Friday 19 June & Saturday 20 June, 10.00 - 16.30
Tickets: £160
Members: £128
Booking link coming soon
Plaited basketry is found around the world where materials are easily made into long flat ribbon-like strips - including palm leaves, bamboo, birch bark and cane. Alternatively more modern manufactured materials including plastic packing tape, Somband, cardboard and papers can be used.
Plaited basketry can be relatively straightforward to work with a simple over one/under one ‘checkweave’, or far more complex twill patterns. A defining feature of plaited basketry is the similarity between weaving elements, in other words, little distinction between stakes and weavers (warp/weft). Plaited basketry techniques also include triaxial hexagonal plaiting, right through to the appropriately named ‘mad weave’. Rest assured this introductory course will only be looking at checkweave!

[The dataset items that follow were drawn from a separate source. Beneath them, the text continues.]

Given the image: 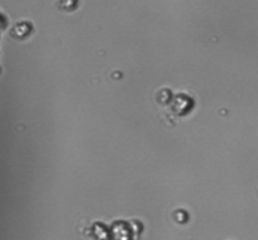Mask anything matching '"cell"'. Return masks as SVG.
Listing matches in <instances>:
<instances>
[{
	"mask_svg": "<svg viewBox=\"0 0 258 240\" xmlns=\"http://www.w3.org/2000/svg\"><path fill=\"white\" fill-rule=\"evenodd\" d=\"M33 33V25L30 22H27V20H20V22L15 23L14 27L10 30V35L15 39L24 40L29 37Z\"/></svg>",
	"mask_w": 258,
	"mask_h": 240,
	"instance_id": "6da1fadb",
	"label": "cell"
},
{
	"mask_svg": "<svg viewBox=\"0 0 258 240\" xmlns=\"http://www.w3.org/2000/svg\"><path fill=\"white\" fill-rule=\"evenodd\" d=\"M81 4V0H55V7L60 10V12L71 13L75 12Z\"/></svg>",
	"mask_w": 258,
	"mask_h": 240,
	"instance_id": "7a4b0ae2",
	"label": "cell"
}]
</instances>
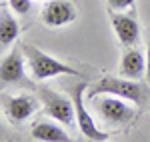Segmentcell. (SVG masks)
<instances>
[{
  "mask_svg": "<svg viewBox=\"0 0 150 142\" xmlns=\"http://www.w3.org/2000/svg\"><path fill=\"white\" fill-rule=\"evenodd\" d=\"M2 110L12 122H24L38 110V100L34 96L20 94V96H2Z\"/></svg>",
  "mask_w": 150,
  "mask_h": 142,
  "instance_id": "cell-9",
  "label": "cell"
},
{
  "mask_svg": "<svg viewBox=\"0 0 150 142\" xmlns=\"http://www.w3.org/2000/svg\"><path fill=\"white\" fill-rule=\"evenodd\" d=\"M98 96H116L128 102H136L138 106L146 104L150 98V90L142 82H136L132 78H118V76H102L100 80L92 82L86 90V98H98Z\"/></svg>",
  "mask_w": 150,
  "mask_h": 142,
  "instance_id": "cell-1",
  "label": "cell"
},
{
  "mask_svg": "<svg viewBox=\"0 0 150 142\" xmlns=\"http://www.w3.org/2000/svg\"><path fill=\"white\" fill-rule=\"evenodd\" d=\"M24 52L22 46L12 48L8 56H4L0 62V82L2 84H30L24 74Z\"/></svg>",
  "mask_w": 150,
  "mask_h": 142,
  "instance_id": "cell-8",
  "label": "cell"
},
{
  "mask_svg": "<svg viewBox=\"0 0 150 142\" xmlns=\"http://www.w3.org/2000/svg\"><path fill=\"white\" fill-rule=\"evenodd\" d=\"M76 8L70 0H48L40 12V20L50 28H60L76 20Z\"/></svg>",
  "mask_w": 150,
  "mask_h": 142,
  "instance_id": "cell-5",
  "label": "cell"
},
{
  "mask_svg": "<svg viewBox=\"0 0 150 142\" xmlns=\"http://www.w3.org/2000/svg\"><path fill=\"white\" fill-rule=\"evenodd\" d=\"M22 52H24V58H26V64H28V68H30V72H32V76L36 80H46V78L62 76V74L82 76L80 70L56 60L54 56L46 54L44 50L32 46V44H22Z\"/></svg>",
  "mask_w": 150,
  "mask_h": 142,
  "instance_id": "cell-2",
  "label": "cell"
},
{
  "mask_svg": "<svg viewBox=\"0 0 150 142\" xmlns=\"http://www.w3.org/2000/svg\"><path fill=\"white\" fill-rule=\"evenodd\" d=\"M32 138L38 142H74L60 122H36L32 126Z\"/></svg>",
  "mask_w": 150,
  "mask_h": 142,
  "instance_id": "cell-11",
  "label": "cell"
},
{
  "mask_svg": "<svg viewBox=\"0 0 150 142\" xmlns=\"http://www.w3.org/2000/svg\"><path fill=\"white\" fill-rule=\"evenodd\" d=\"M108 14H110V24H112V30H114L118 42L124 48H132L134 44H138L140 24L136 22V18L130 14H122V12L114 10H108Z\"/></svg>",
  "mask_w": 150,
  "mask_h": 142,
  "instance_id": "cell-7",
  "label": "cell"
},
{
  "mask_svg": "<svg viewBox=\"0 0 150 142\" xmlns=\"http://www.w3.org/2000/svg\"><path fill=\"white\" fill-rule=\"evenodd\" d=\"M134 2L136 0H106V6H108V10L124 12V10H132Z\"/></svg>",
  "mask_w": 150,
  "mask_h": 142,
  "instance_id": "cell-13",
  "label": "cell"
},
{
  "mask_svg": "<svg viewBox=\"0 0 150 142\" xmlns=\"http://www.w3.org/2000/svg\"><path fill=\"white\" fill-rule=\"evenodd\" d=\"M120 72L124 78L140 80L146 76V54H142L136 48H126V52L120 58Z\"/></svg>",
  "mask_w": 150,
  "mask_h": 142,
  "instance_id": "cell-10",
  "label": "cell"
},
{
  "mask_svg": "<svg viewBox=\"0 0 150 142\" xmlns=\"http://www.w3.org/2000/svg\"><path fill=\"white\" fill-rule=\"evenodd\" d=\"M38 96H40V102L44 106V112H46L50 118H54L56 122H60L62 126H74L76 124V110H74V102H70L66 96L58 94L56 90H50L46 86H40L38 90Z\"/></svg>",
  "mask_w": 150,
  "mask_h": 142,
  "instance_id": "cell-4",
  "label": "cell"
},
{
  "mask_svg": "<svg viewBox=\"0 0 150 142\" xmlns=\"http://www.w3.org/2000/svg\"><path fill=\"white\" fill-rule=\"evenodd\" d=\"M8 4L18 16H26L32 8V0H8Z\"/></svg>",
  "mask_w": 150,
  "mask_h": 142,
  "instance_id": "cell-14",
  "label": "cell"
},
{
  "mask_svg": "<svg viewBox=\"0 0 150 142\" xmlns=\"http://www.w3.org/2000/svg\"><path fill=\"white\" fill-rule=\"evenodd\" d=\"M86 90H88V82H78L72 88V102H74V110H76V126L78 130L92 142H106L108 140V132H102L94 118L90 116V112L86 110L84 98H86Z\"/></svg>",
  "mask_w": 150,
  "mask_h": 142,
  "instance_id": "cell-3",
  "label": "cell"
},
{
  "mask_svg": "<svg viewBox=\"0 0 150 142\" xmlns=\"http://www.w3.org/2000/svg\"><path fill=\"white\" fill-rule=\"evenodd\" d=\"M94 108L98 110L102 120L110 122V124H126L128 120L134 118V110L122 98H116V96L114 98H106V96L94 98Z\"/></svg>",
  "mask_w": 150,
  "mask_h": 142,
  "instance_id": "cell-6",
  "label": "cell"
},
{
  "mask_svg": "<svg viewBox=\"0 0 150 142\" xmlns=\"http://www.w3.org/2000/svg\"><path fill=\"white\" fill-rule=\"evenodd\" d=\"M146 82L150 86V40H148V46H146Z\"/></svg>",
  "mask_w": 150,
  "mask_h": 142,
  "instance_id": "cell-15",
  "label": "cell"
},
{
  "mask_svg": "<svg viewBox=\"0 0 150 142\" xmlns=\"http://www.w3.org/2000/svg\"><path fill=\"white\" fill-rule=\"evenodd\" d=\"M18 34H20V26L16 22V18L2 6V10H0V48L8 50L16 42Z\"/></svg>",
  "mask_w": 150,
  "mask_h": 142,
  "instance_id": "cell-12",
  "label": "cell"
}]
</instances>
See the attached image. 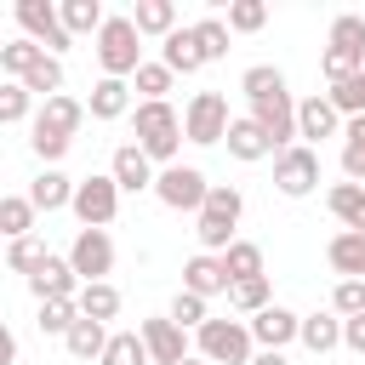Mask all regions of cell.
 I'll return each mask as SVG.
<instances>
[{
	"instance_id": "obj_1",
	"label": "cell",
	"mask_w": 365,
	"mask_h": 365,
	"mask_svg": "<svg viewBox=\"0 0 365 365\" xmlns=\"http://www.w3.org/2000/svg\"><path fill=\"white\" fill-rule=\"evenodd\" d=\"M131 125H137V148L148 154V165H177V148H182V114H177L171 103H137Z\"/></svg>"
},
{
	"instance_id": "obj_2",
	"label": "cell",
	"mask_w": 365,
	"mask_h": 365,
	"mask_svg": "<svg viewBox=\"0 0 365 365\" xmlns=\"http://www.w3.org/2000/svg\"><path fill=\"white\" fill-rule=\"evenodd\" d=\"M240 211H245L240 188H228V182H211V188H205V205L194 211V234H200V245H205L211 257H222V251L234 245Z\"/></svg>"
},
{
	"instance_id": "obj_3",
	"label": "cell",
	"mask_w": 365,
	"mask_h": 365,
	"mask_svg": "<svg viewBox=\"0 0 365 365\" xmlns=\"http://www.w3.org/2000/svg\"><path fill=\"white\" fill-rule=\"evenodd\" d=\"M251 354H257V342H251L245 319H205L194 331V359H205V365H251Z\"/></svg>"
},
{
	"instance_id": "obj_4",
	"label": "cell",
	"mask_w": 365,
	"mask_h": 365,
	"mask_svg": "<svg viewBox=\"0 0 365 365\" xmlns=\"http://www.w3.org/2000/svg\"><path fill=\"white\" fill-rule=\"evenodd\" d=\"M319 68H325V80H331V86L365 68V17H359V11H342V17H331V40H325V57H319Z\"/></svg>"
},
{
	"instance_id": "obj_5",
	"label": "cell",
	"mask_w": 365,
	"mask_h": 365,
	"mask_svg": "<svg viewBox=\"0 0 365 365\" xmlns=\"http://www.w3.org/2000/svg\"><path fill=\"white\" fill-rule=\"evenodd\" d=\"M97 63H103V80H131L137 74L143 34L131 29V17H103V29H97Z\"/></svg>"
},
{
	"instance_id": "obj_6",
	"label": "cell",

In this two day introductory workshop we will be working with old maps to learn the techniques for making a small basket based on 'elbow baskets', made by the Choctaw people in South East USA. The ‘elbow basket’ is traditionally made with river cane and various forms and weave patterns are made - some simple and others more complex. As with most basketry techniques many variations are possible depending on scale and materials used for working.
In the workshop you will learn how to prepare your weaving strips, how to work basic checkweave, then on to making the elbow basket form, how to work a simple border, and finally adding a small hanging handle.
If time allows, it might be possible to make a additional small basket using plaited basketry techniques.
Your tutor, Polly Pollock, will bring along suitable old maps for you to use, together with any other materials and simple tools you’ll need.
During this 2-day course you will have the opportunity to look at plaited basketry in the Pitt Rivers Museum collections. Polly will prepare a trail map showing the location of interesting examples of plaited basketry in the displays. The workshop will take place behind the scenes in the Conservation Laboratory where you be able to see a few more examples from their reserve collection.
Polly will also bring a selection of plaited baskets from her personal collection, as well as samples and examples to illustrate other materials which can be used for plaited basketry techniques.